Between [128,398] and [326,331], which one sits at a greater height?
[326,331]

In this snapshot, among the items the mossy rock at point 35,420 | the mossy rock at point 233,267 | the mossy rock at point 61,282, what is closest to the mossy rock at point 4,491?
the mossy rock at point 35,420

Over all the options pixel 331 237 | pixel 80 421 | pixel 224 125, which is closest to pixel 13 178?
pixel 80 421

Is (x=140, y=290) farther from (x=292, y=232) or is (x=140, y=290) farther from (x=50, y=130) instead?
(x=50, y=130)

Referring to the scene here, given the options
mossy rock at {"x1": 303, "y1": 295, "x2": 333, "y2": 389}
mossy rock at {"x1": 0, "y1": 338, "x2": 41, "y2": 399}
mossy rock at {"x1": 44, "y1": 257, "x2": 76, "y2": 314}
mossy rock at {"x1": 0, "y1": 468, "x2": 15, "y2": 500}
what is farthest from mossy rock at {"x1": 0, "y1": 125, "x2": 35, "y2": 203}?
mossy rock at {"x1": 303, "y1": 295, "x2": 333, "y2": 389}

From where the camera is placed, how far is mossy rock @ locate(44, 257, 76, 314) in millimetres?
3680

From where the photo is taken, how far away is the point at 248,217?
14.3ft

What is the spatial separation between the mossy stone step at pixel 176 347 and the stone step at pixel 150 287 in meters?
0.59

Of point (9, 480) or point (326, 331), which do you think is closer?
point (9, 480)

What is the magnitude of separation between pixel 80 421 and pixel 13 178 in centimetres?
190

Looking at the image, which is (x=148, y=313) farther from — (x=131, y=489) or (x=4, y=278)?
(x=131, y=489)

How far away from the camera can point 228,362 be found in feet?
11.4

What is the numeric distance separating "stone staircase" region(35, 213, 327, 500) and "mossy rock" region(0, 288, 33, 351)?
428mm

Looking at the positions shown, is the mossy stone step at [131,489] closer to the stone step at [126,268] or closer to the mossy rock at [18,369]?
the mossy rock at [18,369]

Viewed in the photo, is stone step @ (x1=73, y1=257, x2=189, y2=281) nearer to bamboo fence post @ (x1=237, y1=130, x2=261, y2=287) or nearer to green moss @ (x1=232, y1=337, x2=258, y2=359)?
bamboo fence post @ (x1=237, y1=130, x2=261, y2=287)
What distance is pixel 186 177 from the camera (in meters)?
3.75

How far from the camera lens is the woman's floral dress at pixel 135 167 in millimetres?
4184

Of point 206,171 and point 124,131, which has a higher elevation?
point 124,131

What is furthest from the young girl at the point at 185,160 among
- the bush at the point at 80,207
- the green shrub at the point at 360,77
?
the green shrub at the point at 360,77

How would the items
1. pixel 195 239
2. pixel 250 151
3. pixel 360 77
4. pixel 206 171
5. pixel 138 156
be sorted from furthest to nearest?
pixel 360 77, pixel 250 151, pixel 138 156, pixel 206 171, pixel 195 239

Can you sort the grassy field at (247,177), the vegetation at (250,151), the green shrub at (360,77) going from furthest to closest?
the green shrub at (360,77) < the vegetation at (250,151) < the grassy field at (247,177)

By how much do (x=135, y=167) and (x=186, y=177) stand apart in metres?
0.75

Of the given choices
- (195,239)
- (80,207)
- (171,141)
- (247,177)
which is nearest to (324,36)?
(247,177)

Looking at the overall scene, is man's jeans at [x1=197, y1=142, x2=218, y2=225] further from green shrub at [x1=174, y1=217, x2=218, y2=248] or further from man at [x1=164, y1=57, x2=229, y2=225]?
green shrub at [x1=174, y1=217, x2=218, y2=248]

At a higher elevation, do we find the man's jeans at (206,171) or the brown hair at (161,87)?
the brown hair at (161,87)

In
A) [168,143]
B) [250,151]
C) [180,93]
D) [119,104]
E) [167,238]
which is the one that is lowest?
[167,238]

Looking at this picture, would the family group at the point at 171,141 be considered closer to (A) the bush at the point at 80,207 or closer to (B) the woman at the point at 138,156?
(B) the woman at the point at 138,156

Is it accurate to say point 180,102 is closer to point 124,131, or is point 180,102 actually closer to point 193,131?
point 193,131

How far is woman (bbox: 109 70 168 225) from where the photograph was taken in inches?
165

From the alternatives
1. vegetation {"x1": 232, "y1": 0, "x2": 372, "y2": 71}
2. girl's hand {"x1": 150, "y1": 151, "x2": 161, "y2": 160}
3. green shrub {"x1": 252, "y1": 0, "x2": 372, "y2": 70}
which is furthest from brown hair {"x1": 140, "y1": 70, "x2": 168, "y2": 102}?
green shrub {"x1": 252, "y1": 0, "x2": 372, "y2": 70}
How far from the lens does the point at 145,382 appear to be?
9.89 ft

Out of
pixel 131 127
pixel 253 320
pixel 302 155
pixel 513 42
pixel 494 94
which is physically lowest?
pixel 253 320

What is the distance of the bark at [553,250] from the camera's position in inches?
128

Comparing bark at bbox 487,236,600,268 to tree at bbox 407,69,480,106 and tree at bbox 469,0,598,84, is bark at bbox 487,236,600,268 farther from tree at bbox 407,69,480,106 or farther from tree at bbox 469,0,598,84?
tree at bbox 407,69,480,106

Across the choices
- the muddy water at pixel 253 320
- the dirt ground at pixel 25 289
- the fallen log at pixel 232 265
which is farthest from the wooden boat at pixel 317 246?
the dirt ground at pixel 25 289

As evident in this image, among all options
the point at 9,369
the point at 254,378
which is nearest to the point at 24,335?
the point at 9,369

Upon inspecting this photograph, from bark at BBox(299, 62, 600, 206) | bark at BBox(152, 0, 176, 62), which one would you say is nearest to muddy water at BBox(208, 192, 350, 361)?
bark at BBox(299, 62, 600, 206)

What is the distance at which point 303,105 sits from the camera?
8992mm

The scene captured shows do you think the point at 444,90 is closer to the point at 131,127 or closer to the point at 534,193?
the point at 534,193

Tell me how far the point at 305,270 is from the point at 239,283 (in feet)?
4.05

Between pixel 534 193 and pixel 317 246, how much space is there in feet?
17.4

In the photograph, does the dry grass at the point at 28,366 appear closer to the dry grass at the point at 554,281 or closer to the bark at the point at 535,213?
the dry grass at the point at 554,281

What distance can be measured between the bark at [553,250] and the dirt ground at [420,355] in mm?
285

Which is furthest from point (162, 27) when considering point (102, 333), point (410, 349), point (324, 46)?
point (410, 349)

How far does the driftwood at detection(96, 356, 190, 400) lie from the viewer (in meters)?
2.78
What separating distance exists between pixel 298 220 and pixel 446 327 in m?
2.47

» The task
Print every entry exactly as written.

» Solution for this task
Between [128,398] and [326,331], which one sits at a greater height?
[326,331]

In this snapshot, among the items the mossy rock at point 35,420 | the mossy rock at point 233,267 | the mossy rock at point 61,282, what is closest to the mossy rock at point 4,491?
the mossy rock at point 35,420

Over all the options pixel 331 237 | pixel 80 421 | pixel 224 125, which is closest to pixel 13 178?
pixel 80 421

Is (x=140, y=290) farther from (x=292, y=232) or is (x=140, y=290) farther from (x=50, y=130) instead?
(x=50, y=130)

Referring to the scene here, given the options
mossy rock at {"x1": 303, "y1": 295, "x2": 333, "y2": 389}
mossy rock at {"x1": 0, "y1": 338, "x2": 41, "y2": 399}
mossy rock at {"x1": 44, "y1": 257, "x2": 76, "y2": 314}
mossy rock at {"x1": 0, "y1": 468, "x2": 15, "y2": 500}
what is farthest from mossy rock at {"x1": 0, "y1": 125, "x2": 35, "y2": 203}?
mossy rock at {"x1": 303, "y1": 295, "x2": 333, "y2": 389}

From where the camera is placed, how far is mossy rock @ locate(44, 257, 76, 314) in millimetres?
3680

From where the photo is taken, how far away is the point at 248,217?
14.3ft

What is the spatial separation between the mossy stone step at pixel 176 347 and the stone step at pixel 150 287 in meters?
0.59

Of point (9, 480) or point (326, 331), which do you think is closer?
point (9, 480)

What is the magnitude of separation between pixel 80 421 and pixel 13 178 in centimetres?
190

Looking at the image, which is (x=148, y=313) farther from — (x=131, y=489) or (x=4, y=278)?
(x=131, y=489)

How far away from the camera can point 228,362 be found in feet?
11.4

What is the numeric distance separating "stone staircase" region(35, 213, 327, 500) and "mossy rock" region(0, 288, 33, 351)?
428mm

Looking at the positions shown, is the mossy stone step at [131,489] closer to the stone step at [126,268] or closer to the mossy rock at [18,369]?
the mossy rock at [18,369]

Viewed in the photo, is stone step @ (x1=73, y1=257, x2=189, y2=281) nearer to bamboo fence post @ (x1=237, y1=130, x2=261, y2=287) or nearer to green moss @ (x1=232, y1=337, x2=258, y2=359)?
bamboo fence post @ (x1=237, y1=130, x2=261, y2=287)
What distance is pixel 186 177 from the camera (in meters)?
3.75

How far from the camera lens is the woman's floral dress at pixel 135 167 in millimetres?
4184

Of point 206,171 and point 124,131, which has a higher elevation?
point 124,131

What is furthest from the young girl at the point at 185,160 among
- the bush at the point at 80,207
- the green shrub at the point at 360,77
?
the green shrub at the point at 360,77

How would the items
1. pixel 195 239
2. pixel 250 151
3. pixel 360 77
4. pixel 206 171
5. pixel 138 156
be sorted from furthest to nearest?
pixel 360 77, pixel 250 151, pixel 138 156, pixel 206 171, pixel 195 239

Can you sort the grassy field at (247,177), the vegetation at (250,151), the green shrub at (360,77) going from furthest to closest?
the green shrub at (360,77) < the vegetation at (250,151) < the grassy field at (247,177)

By how much do (x=135, y=167) and (x=186, y=177) stand apart in metres?
0.75

Of the given choices
- (195,239)
- (80,207)
- (171,141)
- (247,177)
which is nearest to (324,36)?
(247,177)

Looking at the overall scene, is man's jeans at [x1=197, y1=142, x2=218, y2=225] further from green shrub at [x1=174, y1=217, x2=218, y2=248] or further from man at [x1=164, y1=57, x2=229, y2=225]?
green shrub at [x1=174, y1=217, x2=218, y2=248]

At a higher elevation, do we find the man's jeans at (206,171) or the brown hair at (161,87)?
the brown hair at (161,87)

In
A) [168,143]
B) [250,151]
C) [180,93]
D) [119,104]
E) [167,238]
which is the one that is lowest?
[167,238]

Looking at this picture, would the family group at the point at 171,141 be considered closer to (A) the bush at the point at 80,207 or closer to (B) the woman at the point at 138,156?
(B) the woman at the point at 138,156

Is it accurate to say point 180,102 is closer to point 124,131, or is point 180,102 actually closer to point 193,131?
point 193,131

How far is woman (bbox: 109 70 168 225) from where the photograph was taken in inches?
165

From the alternatives
1. vegetation {"x1": 232, "y1": 0, "x2": 372, "y2": 71}
2. girl's hand {"x1": 150, "y1": 151, "x2": 161, "y2": 160}
3. green shrub {"x1": 252, "y1": 0, "x2": 372, "y2": 70}
which is furthest from brown hair {"x1": 140, "y1": 70, "x2": 168, "y2": 102}?
green shrub {"x1": 252, "y1": 0, "x2": 372, "y2": 70}
How far from the lens does the point at 145,382 appear to be?
9.89 ft

Out of
pixel 131 127
pixel 253 320
pixel 302 155
pixel 513 42
pixel 494 94
which is physically lowest?
pixel 253 320

What is the distance of the bark at [553,250] from the camera's position in inches?
128

Comparing bark at bbox 487,236,600,268 to tree at bbox 407,69,480,106 and tree at bbox 469,0,598,84, is bark at bbox 487,236,600,268 farther from tree at bbox 407,69,480,106 or farther from tree at bbox 469,0,598,84?
tree at bbox 407,69,480,106

Across the choices
- the muddy water at pixel 253 320
- the dirt ground at pixel 25 289
- the fallen log at pixel 232 265
which is farthest from the wooden boat at pixel 317 246?
the dirt ground at pixel 25 289

As evident in this image, among all options
the point at 9,369
the point at 254,378
which is nearest to the point at 24,335?
the point at 9,369

Upon inspecting this photograph, from bark at BBox(299, 62, 600, 206) | bark at BBox(152, 0, 176, 62), which one would you say is nearest to muddy water at BBox(208, 192, 350, 361)?
bark at BBox(299, 62, 600, 206)

What is the distance at which point 303,105 sits from the camera?
8992mm

The scene captured shows do you think the point at 444,90 is closer to the point at 131,127 or closer to the point at 534,193?
the point at 534,193

Tell me how far the point at 305,270 is from the point at 239,283 (in feet)?
4.05

Between pixel 534 193 and pixel 317 246, how much space is there in feet?
17.4

In the photograph, does the dry grass at the point at 28,366 appear closer to the dry grass at the point at 554,281 or closer to the bark at the point at 535,213?
the dry grass at the point at 554,281

What distance can be measured between the bark at [553,250] and the dirt ground at [420,355] in mm?
285

Which is furthest from point (162, 27) when considering point (102, 333), point (410, 349), point (324, 46)?
point (410, 349)

How far does the driftwood at detection(96, 356, 190, 400) lie from the viewer (in meters)?
2.78
What separating distance exists between pixel 298 220 and pixel 446 327 in m?
2.47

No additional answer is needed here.